▶ [Passage provided]
######

Add top-ranking issues script

Joseph T. Lyons created

Change summary

.github/workflows/update_top_ranking_issues.yml     |  28 
.gitignore                                          |   2 
script/update_top_ranking_issues/main.py            | 288 +++++++++++++++
script/update_top_ranking_issues/pyrightconfig.json |   4 
script/update_top_ranking_issues/requirements.txt   |   5 
5 files changed, 313 insertions(+), 14 deletions(-)

Detailed changes

.github/workflows/update_top_ranking_issues.yml 🔗

@@ -1,17 +1,17 @@
 on:
-  schedule:
-    - cron: "0 */12 * * *"
-  workflow_dispatch:
+    schedule:
+        - cron: "0 */12 * * *"
+    workflow_dispatch:
 
 jobs:
-  update_top_ranking_issues:
-    runs-on: ubuntu-latest
-    steps:
-      - uses: actions/checkout@v3
-      - uses: actions/setup-python@v4
-        with:
-          python-version: "3.10.5"

######

▶ [Dataset entries]
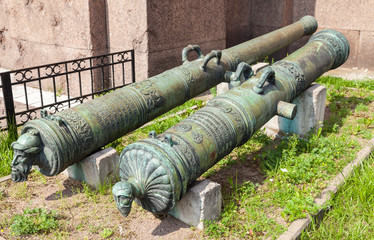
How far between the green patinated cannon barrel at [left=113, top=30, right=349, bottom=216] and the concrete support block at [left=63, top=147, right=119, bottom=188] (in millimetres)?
803

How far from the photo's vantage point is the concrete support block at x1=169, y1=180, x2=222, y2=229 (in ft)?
10.8

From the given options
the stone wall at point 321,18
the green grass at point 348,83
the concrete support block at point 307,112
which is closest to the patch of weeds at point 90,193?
the concrete support block at point 307,112

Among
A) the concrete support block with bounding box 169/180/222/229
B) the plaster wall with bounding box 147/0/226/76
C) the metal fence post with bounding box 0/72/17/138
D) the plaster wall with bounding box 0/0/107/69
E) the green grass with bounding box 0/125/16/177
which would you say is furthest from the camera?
the plaster wall with bounding box 0/0/107/69

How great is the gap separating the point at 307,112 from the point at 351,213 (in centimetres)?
190

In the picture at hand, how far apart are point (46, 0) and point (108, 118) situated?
4.92 metres

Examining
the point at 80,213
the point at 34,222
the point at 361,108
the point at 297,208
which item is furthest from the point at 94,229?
the point at 361,108

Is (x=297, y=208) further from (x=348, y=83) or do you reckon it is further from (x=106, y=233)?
(x=348, y=83)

######

▶ [What you need to do]
1. Decide whether each statement agrees with the top-ranking issues script commit: (a) the commit changes five files; (b) the main Python script sits in a folder named update_top_ranking_issues; (c) the commit has more deletions than insertions. For each, answer yes or no and quote the words of the commit that decide it.
2. Carry on with the top-ranking issues script commit from the point where it stops.
The records come from a different source than the text.

▶ [Answer set]
1.
(a) Yes: "5 files changed"
(b) Yes: "script/update_top_ranking_issues/main.py"
(c) No: "313 insertions(+), 14 deletions(-)"

2.
-          architecture: "x64"
-          cache: "pip"
-      - run: pip install -r scripts/update_top_ranking_issues/requirements.txt
-      - run: python scripts/update_top_ranking_issues/main.py --github-token ${{ secrets.GITHUB_TOKEN }} --prod
+    update_top_ranking_issues:
+        runs-on: ubuntu-latest
+        steps:
+            - uses: actions/checkout@v3
+            - uses: actions/setup-python@v4
+              with:
+                  python-version: "3.10.5"
+                  architecture: "x64"
+                  cache: "pip"
+            - run: pip install -r scripts/update_top_ranking_issues/requirements.txt
+            - run: python script/update_top_ranking_issues/main.py --github-token ${{ secrets.GITHUB_TOKEN }} --prod

.gitignore 🔗

@@ -25,3 +25,5 @@ DerivedData/
 .netrc
 .swiftpm
 **/*.db
+.pytest_cache
+.venv

script/update_top_ranking_issues/main.py 🔗

@@ -0,0 +1,288 @@
+import os
+from collections import defaultdict
+from datetime import datetime, timedelta
+from typing import Optional
+
+from github import Github
+from github.Issue import Issue
+from github.Repository import Repository
+from pytz import timezone
+
+import typer
+from typer import Typer
+
+app: Typer = typer.Typer()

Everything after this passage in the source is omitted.